Pasta v. Fascists: How Italy's Staple Dish Became A Symbol Of Resistance

Pasta may not be considered controversial today, but it played an important role during Italy's fascist years, particularly in one family's celebration of community and liberation.

Photo of the Cervi family.

Photo of the Cervi family, whose seven children were shot by the Fascists on December 28, 1943, at the Reggio Emilia shooting range.

@comunisti_alla_ribalta via Instagram
Jacopo Fontaneto

ROME — Eighty years ago — on July 25, 1943 — the vote of no confidence by the Grand Council of Fascism, leading to Benito Mussolini's arrest, set off widespread celebrations. In Campegine, a small village in the Emilian province, the Cervi family celebrated in their own way: they brought 380 kilograms of pasta in milk cans to the town square and offered it to all the inhabitants of the village.

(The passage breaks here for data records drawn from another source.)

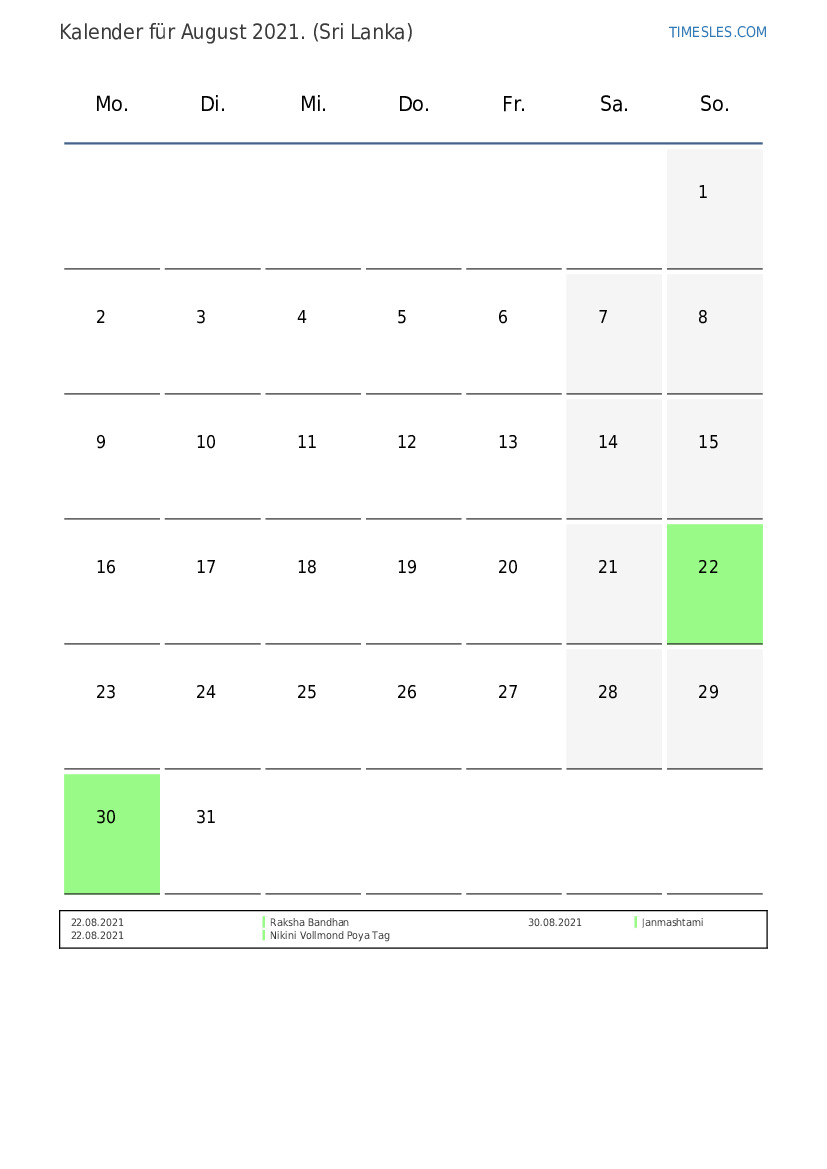 Kalender für August 2021. (Sri Lanka)

TIMESLES.COM

| Mo. | Di. | Mi. | Do. | Fr. | Sa. | So. |
|---|---|---|---|---|---|---|
| | | | | | | 1 |
| 2 | 3 | 4 | 5 | 6 | 7 | 8 |
| 9 | 10 | 11 | 12 | 13 | 14 | 15 |
| 16 | 17 | 18 | 19 | 20 | 21 | 22 |
| 23 | 24 | 25 | 26 | 27 | 28 | 29 |
| 30 | 31 | | | | | |

22.08.2021 Raksha Bandhan
22.08.2021 Nikini Vollmond Poya Tag
30.08.2021 Janmashtami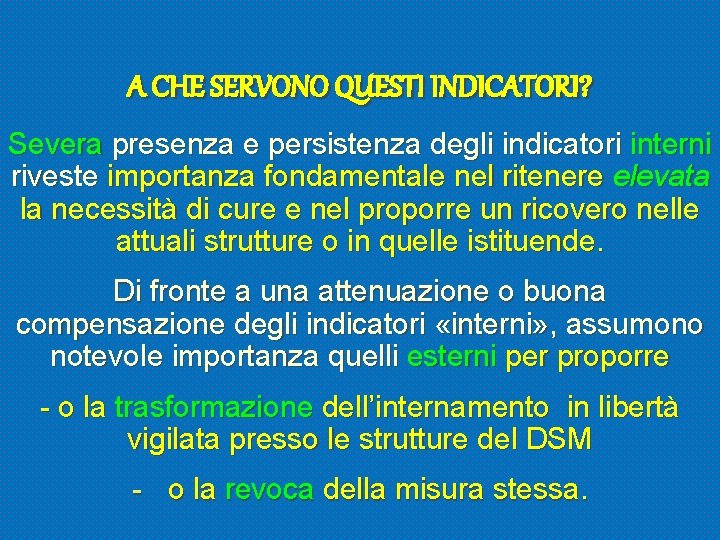 A CHE SERVONO QUESTI INDICATORI?

Severa presenza e persistenza degli indicatori interni riveste importanza fondamentale nel ritenere elevata la necessità di cure e nel proporre un ricovero nelle attuali strutture o in quelle istituende.

Di fronte a una attenuazione o buona compensazione degli indicatori «interni», assumono notevole importanza quelli esterni per proporre

- o la trasformazione dell'internamento in libertà vigilata presso le strutture del DSM

- o la revoca della misura stessa.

The pasta was strictly plain: macaroni dressed with butter and cheese, seen as more of a "festive dish" in that period of deprivation. As soon as the Cervi brothers learned about the arrest of Mussolini, they procured flour, borrowed butter and cheese from the dairy, and prepared kilos and kilos of pasta. They then loaded it onto a cart to distribute it to their fellow villagers. Pastasciutta (dry pasta) specifically regards dishes with noodles that are plated "dry", not in broth. That would disqualify soup, risotto, ravioli...

Even though pastasciutta is the most stereotypical type of pasta today, it had a complicated relationship with the government during Italy's fascist years.